* Given request *
Begin at the first line of the rows and stop after the line containing "448L136 456L148 464V468H172L184", reproducing every line between them without change. Leave the pictures out of your reply.
--------------------------------
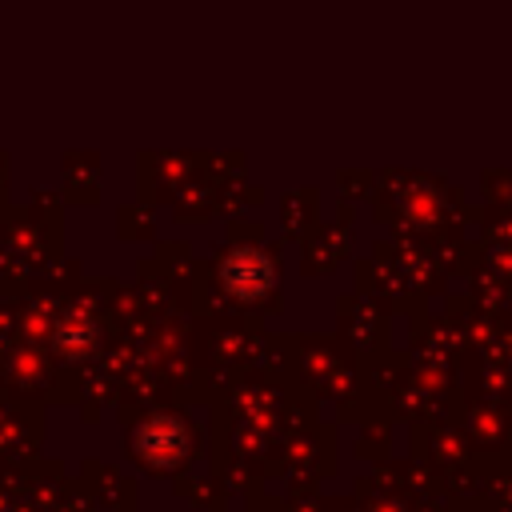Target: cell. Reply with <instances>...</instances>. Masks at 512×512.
<instances>
[{"label":"cell","mask_w":512,"mask_h":512,"mask_svg":"<svg viewBox=\"0 0 512 512\" xmlns=\"http://www.w3.org/2000/svg\"><path fill=\"white\" fill-rule=\"evenodd\" d=\"M132 448L136 456L148 464V468H172L184 460L188 452V428L172 416H148L136 436H132Z\"/></svg>","instance_id":"cell-1"},{"label":"cell","mask_w":512,"mask_h":512,"mask_svg":"<svg viewBox=\"0 0 512 512\" xmlns=\"http://www.w3.org/2000/svg\"><path fill=\"white\" fill-rule=\"evenodd\" d=\"M220 276L244 300H256V296H264L272 288V264L260 252H232L228 264H220Z\"/></svg>","instance_id":"cell-2"}]
</instances>
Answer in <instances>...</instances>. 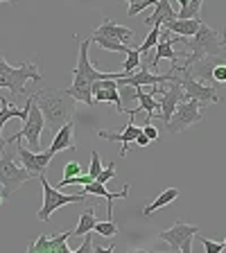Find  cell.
Instances as JSON below:
<instances>
[{
  "instance_id": "obj_21",
  "label": "cell",
  "mask_w": 226,
  "mask_h": 253,
  "mask_svg": "<svg viewBox=\"0 0 226 253\" xmlns=\"http://www.w3.org/2000/svg\"><path fill=\"white\" fill-rule=\"evenodd\" d=\"M201 16L199 18H174V21H168L165 23V30H170L172 34H179V37H192L197 30H199V25H201Z\"/></svg>"
},
{
  "instance_id": "obj_16",
  "label": "cell",
  "mask_w": 226,
  "mask_h": 253,
  "mask_svg": "<svg viewBox=\"0 0 226 253\" xmlns=\"http://www.w3.org/2000/svg\"><path fill=\"white\" fill-rule=\"evenodd\" d=\"M93 34H100V37H109V39H116V41L125 43V45H132L134 41V30H129V27L125 25H118V23H113L111 18H102L100 27L93 32Z\"/></svg>"
},
{
  "instance_id": "obj_2",
  "label": "cell",
  "mask_w": 226,
  "mask_h": 253,
  "mask_svg": "<svg viewBox=\"0 0 226 253\" xmlns=\"http://www.w3.org/2000/svg\"><path fill=\"white\" fill-rule=\"evenodd\" d=\"M181 45L185 47V57L183 63H179L181 68H188L195 61L204 57H211V54H226L224 43H222V34H217L213 27H208L206 23H201L199 30L192 34V37H181Z\"/></svg>"
},
{
  "instance_id": "obj_17",
  "label": "cell",
  "mask_w": 226,
  "mask_h": 253,
  "mask_svg": "<svg viewBox=\"0 0 226 253\" xmlns=\"http://www.w3.org/2000/svg\"><path fill=\"white\" fill-rule=\"evenodd\" d=\"M11 118H18V120H25L27 118V102L25 106H16V104H9L5 95H0V152H5V138H2V129L5 125L11 120Z\"/></svg>"
},
{
  "instance_id": "obj_9",
  "label": "cell",
  "mask_w": 226,
  "mask_h": 253,
  "mask_svg": "<svg viewBox=\"0 0 226 253\" xmlns=\"http://www.w3.org/2000/svg\"><path fill=\"white\" fill-rule=\"evenodd\" d=\"M156 95H158V104H161L158 118H161V120H163L165 125L170 122V118H172L174 109L179 106V102L188 100L179 82H170V86H163V88L158 86V93H156Z\"/></svg>"
},
{
  "instance_id": "obj_30",
  "label": "cell",
  "mask_w": 226,
  "mask_h": 253,
  "mask_svg": "<svg viewBox=\"0 0 226 253\" xmlns=\"http://www.w3.org/2000/svg\"><path fill=\"white\" fill-rule=\"evenodd\" d=\"M97 235L102 237H116L118 235V226L113 219H104V221H95V228H93Z\"/></svg>"
},
{
  "instance_id": "obj_18",
  "label": "cell",
  "mask_w": 226,
  "mask_h": 253,
  "mask_svg": "<svg viewBox=\"0 0 226 253\" xmlns=\"http://www.w3.org/2000/svg\"><path fill=\"white\" fill-rule=\"evenodd\" d=\"M75 122L68 120L66 125H61L57 133H52V145H50V152L52 154H61V152H68V149H75Z\"/></svg>"
},
{
  "instance_id": "obj_42",
  "label": "cell",
  "mask_w": 226,
  "mask_h": 253,
  "mask_svg": "<svg viewBox=\"0 0 226 253\" xmlns=\"http://www.w3.org/2000/svg\"><path fill=\"white\" fill-rule=\"evenodd\" d=\"M224 249H226V237H224Z\"/></svg>"
},
{
  "instance_id": "obj_36",
  "label": "cell",
  "mask_w": 226,
  "mask_h": 253,
  "mask_svg": "<svg viewBox=\"0 0 226 253\" xmlns=\"http://www.w3.org/2000/svg\"><path fill=\"white\" fill-rule=\"evenodd\" d=\"M142 133H145V136H147L152 142L158 138V129L152 125V122H145V126H142Z\"/></svg>"
},
{
  "instance_id": "obj_38",
  "label": "cell",
  "mask_w": 226,
  "mask_h": 253,
  "mask_svg": "<svg viewBox=\"0 0 226 253\" xmlns=\"http://www.w3.org/2000/svg\"><path fill=\"white\" fill-rule=\"evenodd\" d=\"M149 142H152V140H149V138L140 131V133H138V138H136V140H134V145H138V147H147Z\"/></svg>"
},
{
  "instance_id": "obj_24",
  "label": "cell",
  "mask_w": 226,
  "mask_h": 253,
  "mask_svg": "<svg viewBox=\"0 0 226 253\" xmlns=\"http://www.w3.org/2000/svg\"><path fill=\"white\" fill-rule=\"evenodd\" d=\"M177 199H179V190H177V188H168V190H163V192H161V195H158L156 199L152 201V204L145 206L142 215H145V217L149 219V217H152L154 212L158 211V208H163V206H170L172 201H177Z\"/></svg>"
},
{
  "instance_id": "obj_22",
  "label": "cell",
  "mask_w": 226,
  "mask_h": 253,
  "mask_svg": "<svg viewBox=\"0 0 226 253\" xmlns=\"http://www.w3.org/2000/svg\"><path fill=\"white\" fill-rule=\"evenodd\" d=\"M132 97L140 102V111H145V113H147L149 120L158 116V111H161V104H158V100H154V95H152V90H149V86H147V90H145V88H136V90L132 93ZM149 120H147V122H149Z\"/></svg>"
},
{
  "instance_id": "obj_1",
  "label": "cell",
  "mask_w": 226,
  "mask_h": 253,
  "mask_svg": "<svg viewBox=\"0 0 226 253\" xmlns=\"http://www.w3.org/2000/svg\"><path fill=\"white\" fill-rule=\"evenodd\" d=\"M32 97L39 104L43 118H45V126L52 129V133H57L61 129V125L73 120L75 111H77L75 109L77 100L63 88H43V90H37Z\"/></svg>"
},
{
  "instance_id": "obj_32",
  "label": "cell",
  "mask_w": 226,
  "mask_h": 253,
  "mask_svg": "<svg viewBox=\"0 0 226 253\" xmlns=\"http://www.w3.org/2000/svg\"><path fill=\"white\" fill-rule=\"evenodd\" d=\"M102 169H104V168H102V158H100V154L93 152V154H90V168H89L90 179H93V181L97 179V174H100Z\"/></svg>"
},
{
  "instance_id": "obj_41",
  "label": "cell",
  "mask_w": 226,
  "mask_h": 253,
  "mask_svg": "<svg viewBox=\"0 0 226 253\" xmlns=\"http://www.w3.org/2000/svg\"><path fill=\"white\" fill-rule=\"evenodd\" d=\"M222 43L226 45V30H222Z\"/></svg>"
},
{
  "instance_id": "obj_29",
  "label": "cell",
  "mask_w": 226,
  "mask_h": 253,
  "mask_svg": "<svg viewBox=\"0 0 226 253\" xmlns=\"http://www.w3.org/2000/svg\"><path fill=\"white\" fill-rule=\"evenodd\" d=\"M122 2H129L127 16H129V18H134V16H138L140 11L147 9V7H154V5L158 2V0H122Z\"/></svg>"
},
{
  "instance_id": "obj_3",
  "label": "cell",
  "mask_w": 226,
  "mask_h": 253,
  "mask_svg": "<svg viewBox=\"0 0 226 253\" xmlns=\"http://www.w3.org/2000/svg\"><path fill=\"white\" fill-rule=\"evenodd\" d=\"M27 79H34V82H41V73H39L37 63H21V66H9L5 61V54L0 52V88H9L14 95H27L25 82Z\"/></svg>"
},
{
  "instance_id": "obj_13",
  "label": "cell",
  "mask_w": 226,
  "mask_h": 253,
  "mask_svg": "<svg viewBox=\"0 0 226 253\" xmlns=\"http://www.w3.org/2000/svg\"><path fill=\"white\" fill-rule=\"evenodd\" d=\"M73 237V231H63L59 235L50 237V235H39L37 242H32L27 247V253H73L66 247V240Z\"/></svg>"
},
{
  "instance_id": "obj_40",
  "label": "cell",
  "mask_w": 226,
  "mask_h": 253,
  "mask_svg": "<svg viewBox=\"0 0 226 253\" xmlns=\"http://www.w3.org/2000/svg\"><path fill=\"white\" fill-rule=\"evenodd\" d=\"M188 2H190V0H179V9H181V7H185Z\"/></svg>"
},
{
  "instance_id": "obj_7",
  "label": "cell",
  "mask_w": 226,
  "mask_h": 253,
  "mask_svg": "<svg viewBox=\"0 0 226 253\" xmlns=\"http://www.w3.org/2000/svg\"><path fill=\"white\" fill-rule=\"evenodd\" d=\"M204 120V106L199 104V100H192V97H188V100L179 102V106L174 109L172 118H170V122L165 126H168L170 133H181L185 131L188 126L197 125V122Z\"/></svg>"
},
{
  "instance_id": "obj_6",
  "label": "cell",
  "mask_w": 226,
  "mask_h": 253,
  "mask_svg": "<svg viewBox=\"0 0 226 253\" xmlns=\"http://www.w3.org/2000/svg\"><path fill=\"white\" fill-rule=\"evenodd\" d=\"M39 181L43 183V206H41V211H39V215H37L41 221H50V215H52L54 211H59L61 206L84 204V201H89L86 195H63L59 188H52V185H50V181L45 179V174H41Z\"/></svg>"
},
{
  "instance_id": "obj_43",
  "label": "cell",
  "mask_w": 226,
  "mask_h": 253,
  "mask_svg": "<svg viewBox=\"0 0 226 253\" xmlns=\"http://www.w3.org/2000/svg\"><path fill=\"white\" fill-rule=\"evenodd\" d=\"M224 102H226V100H224Z\"/></svg>"
},
{
  "instance_id": "obj_26",
  "label": "cell",
  "mask_w": 226,
  "mask_h": 253,
  "mask_svg": "<svg viewBox=\"0 0 226 253\" xmlns=\"http://www.w3.org/2000/svg\"><path fill=\"white\" fill-rule=\"evenodd\" d=\"M142 66V57L140 52H138L136 47H132L129 52H127V61H125V68H122V73H118V79L125 77V75H132L134 70H138Z\"/></svg>"
},
{
  "instance_id": "obj_28",
  "label": "cell",
  "mask_w": 226,
  "mask_h": 253,
  "mask_svg": "<svg viewBox=\"0 0 226 253\" xmlns=\"http://www.w3.org/2000/svg\"><path fill=\"white\" fill-rule=\"evenodd\" d=\"M201 5H204V0H190L185 7H181L177 18H199L201 14Z\"/></svg>"
},
{
  "instance_id": "obj_19",
  "label": "cell",
  "mask_w": 226,
  "mask_h": 253,
  "mask_svg": "<svg viewBox=\"0 0 226 253\" xmlns=\"http://www.w3.org/2000/svg\"><path fill=\"white\" fill-rule=\"evenodd\" d=\"M177 18V11H174V7L170 5V0H158L156 5H154V14L149 16V18H145V25L154 27H163L168 21H174Z\"/></svg>"
},
{
  "instance_id": "obj_34",
  "label": "cell",
  "mask_w": 226,
  "mask_h": 253,
  "mask_svg": "<svg viewBox=\"0 0 226 253\" xmlns=\"http://www.w3.org/2000/svg\"><path fill=\"white\" fill-rule=\"evenodd\" d=\"M201 244H204L206 253H220L224 251V242H215V240H206V237H199Z\"/></svg>"
},
{
  "instance_id": "obj_12",
  "label": "cell",
  "mask_w": 226,
  "mask_h": 253,
  "mask_svg": "<svg viewBox=\"0 0 226 253\" xmlns=\"http://www.w3.org/2000/svg\"><path fill=\"white\" fill-rule=\"evenodd\" d=\"M140 109H132L129 111V116H132V120H129V125H125V129H122L120 133H111V131H97V136L102 138V140H109V142H120V156H127V152H129V145H134V140L138 138V133L142 131V126H138L136 122H134V118H136V113Z\"/></svg>"
},
{
  "instance_id": "obj_8",
  "label": "cell",
  "mask_w": 226,
  "mask_h": 253,
  "mask_svg": "<svg viewBox=\"0 0 226 253\" xmlns=\"http://www.w3.org/2000/svg\"><path fill=\"white\" fill-rule=\"evenodd\" d=\"M177 70H179V84L181 88H183L185 97H192V100H199V104L208 106V104H215V102H222V97L217 95V90L213 88V86L204 84V82H199V79H195L192 75H190V70L181 68L179 63H177Z\"/></svg>"
},
{
  "instance_id": "obj_37",
  "label": "cell",
  "mask_w": 226,
  "mask_h": 253,
  "mask_svg": "<svg viewBox=\"0 0 226 253\" xmlns=\"http://www.w3.org/2000/svg\"><path fill=\"white\" fill-rule=\"evenodd\" d=\"M84 237V242H82V247H77L73 253H89L90 249H93V242H90V233H86V235H82Z\"/></svg>"
},
{
  "instance_id": "obj_31",
  "label": "cell",
  "mask_w": 226,
  "mask_h": 253,
  "mask_svg": "<svg viewBox=\"0 0 226 253\" xmlns=\"http://www.w3.org/2000/svg\"><path fill=\"white\" fill-rule=\"evenodd\" d=\"M77 174H82V163H79V161H68L66 168H63L61 181H68V179H73V176H77Z\"/></svg>"
},
{
  "instance_id": "obj_25",
  "label": "cell",
  "mask_w": 226,
  "mask_h": 253,
  "mask_svg": "<svg viewBox=\"0 0 226 253\" xmlns=\"http://www.w3.org/2000/svg\"><path fill=\"white\" fill-rule=\"evenodd\" d=\"M90 43H97L102 50H109V52H122L127 54L132 50V45H125V43L116 41V39H109V37H100V34H90Z\"/></svg>"
},
{
  "instance_id": "obj_33",
  "label": "cell",
  "mask_w": 226,
  "mask_h": 253,
  "mask_svg": "<svg viewBox=\"0 0 226 253\" xmlns=\"http://www.w3.org/2000/svg\"><path fill=\"white\" fill-rule=\"evenodd\" d=\"M213 84H226V63H217L213 68Z\"/></svg>"
},
{
  "instance_id": "obj_23",
  "label": "cell",
  "mask_w": 226,
  "mask_h": 253,
  "mask_svg": "<svg viewBox=\"0 0 226 253\" xmlns=\"http://www.w3.org/2000/svg\"><path fill=\"white\" fill-rule=\"evenodd\" d=\"M95 212H97V204L90 201V204L86 206V211L79 215V224H77V228H73V237H82V235H86V233L93 231L95 221H97Z\"/></svg>"
},
{
  "instance_id": "obj_35",
  "label": "cell",
  "mask_w": 226,
  "mask_h": 253,
  "mask_svg": "<svg viewBox=\"0 0 226 253\" xmlns=\"http://www.w3.org/2000/svg\"><path fill=\"white\" fill-rule=\"evenodd\" d=\"M113 176H116V165L109 163V168L102 169V172L97 174V179H95V181H100V183H106V181H111Z\"/></svg>"
},
{
  "instance_id": "obj_15",
  "label": "cell",
  "mask_w": 226,
  "mask_h": 253,
  "mask_svg": "<svg viewBox=\"0 0 226 253\" xmlns=\"http://www.w3.org/2000/svg\"><path fill=\"white\" fill-rule=\"evenodd\" d=\"M82 195H86V197H104V199L109 201V206H106V219H113V201L129 195V183H127L120 192H109V190L104 188V183H100V181H90V183H86L84 188H82Z\"/></svg>"
},
{
  "instance_id": "obj_10",
  "label": "cell",
  "mask_w": 226,
  "mask_h": 253,
  "mask_svg": "<svg viewBox=\"0 0 226 253\" xmlns=\"http://www.w3.org/2000/svg\"><path fill=\"white\" fill-rule=\"evenodd\" d=\"M90 90H93V102H113L116 104L118 113H125V104H122V97H120V84L118 79H97L90 84Z\"/></svg>"
},
{
  "instance_id": "obj_20",
  "label": "cell",
  "mask_w": 226,
  "mask_h": 253,
  "mask_svg": "<svg viewBox=\"0 0 226 253\" xmlns=\"http://www.w3.org/2000/svg\"><path fill=\"white\" fill-rule=\"evenodd\" d=\"M66 90H68L77 102H84V104H89V106L95 104L93 102V90H90V82L84 79L82 75H73V84H70Z\"/></svg>"
},
{
  "instance_id": "obj_27",
  "label": "cell",
  "mask_w": 226,
  "mask_h": 253,
  "mask_svg": "<svg viewBox=\"0 0 226 253\" xmlns=\"http://www.w3.org/2000/svg\"><path fill=\"white\" fill-rule=\"evenodd\" d=\"M158 37H161V27L154 25L152 32H149L147 37H145V41H142L140 45L136 47V50H138L140 54H145V52H149V50H154V47H156V43H158Z\"/></svg>"
},
{
  "instance_id": "obj_39",
  "label": "cell",
  "mask_w": 226,
  "mask_h": 253,
  "mask_svg": "<svg viewBox=\"0 0 226 253\" xmlns=\"http://www.w3.org/2000/svg\"><path fill=\"white\" fill-rule=\"evenodd\" d=\"M192 240H195V237H188V240L181 244V251H183V253H190V251H192Z\"/></svg>"
},
{
  "instance_id": "obj_11",
  "label": "cell",
  "mask_w": 226,
  "mask_h": 253,
  "mask_svg": "<svg viewBox=\"0 0 226 253\" xmlns=\"http://www.w3.org/2000/svg\"><path fill=\"white\" fill-rule=\"evenodd\" d=\"M52 156L54 154L50 152V149H45V152H32V149L18 145V158H21L23 168H25L32 176L45 174V169L50 168V163H52Z\"/></svg>"
},
{
  "instance_id": "obj_14",
  "label": "cell",
  "mask_w": 226,
  "mask_h": 253,
  "mask_svg": "<svg viewBox=\"0 0 226 253\" xmlns=\"http://www.w3.org/2000/svg\"><path fill=\"white\" fill-rule=\"evenodd\" d=\"M199 233V226H192V224H183V221H174V226L168 231L158 233V240L170 244V251L177 253L181 251V244L188 240V237H195Z\"/></svg>"
},
{
  "instance_id": "obj_4",
  "label": "cell",
  "mask_w": 226,
  "mask_h": 253,
  "mask_svg": "<svg viewBox=\"0 0 226 253\" xmlns=\"http://www.w3.org/2000/svg\"><path fill=\"white\" fill-rule=\"evenodd\" d=\"M23 122H25V126H23L18 133H14V136L7 140V145L21 140V138H27L32 152H41V133H43V129H45V118H43L41 109H39V104L34 102L32 95L27 97V118Z\"/></svg>"
},
{
  "instance_id": "obj_5",
  "label": "cell",
  "mask_w": 226,
  "mask_h": 253,
  "mask_svg": "<svg viewBox=\"0 0 226 253\" xmlns=\"http://www.w3.org/2000/svg\"><path fill=\"white\" fill-rule=\"evenodd\" d=\"M30 179L32 174L23 168V163H16L11 152H5L0 156V185H2V197L5 199H9L16 190Z\"/></svg>"
}]
</instances>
--------------------------------
* Written response *
Target: cell. Reply with <instances>...</instances>. Masks at 512×512.
<instances>
[{"label":"cell","mask_w":512,"mask_h":512,"mask_svg":"<svg viewBox=\"0 0 512 512\" xmlns=\"http://www.w3.org/2000/svg\"><path fill=\"white\" fill-rule=\"evenodd\" d=\"M132 448L136 456L148 464V468H172L184 460L188 452V428L172 416H148L136 436H132Z\"/></svg>","instance_id":"cell-1"},{"label":"cell","mask_w":512,"mask_h":512,"mask_svg":"<svg viewBox=\"0 0 512 512\" xmlns=\"http://www.w3.org/2000/svg\"><path fill=\"white\" fill-rule=\"evenodd\" d=\"M220 276L244 300H256V296H264L272 288V264L260 252H232L228 264H220Z\"/></svg>","instance_id":"cell-2"}]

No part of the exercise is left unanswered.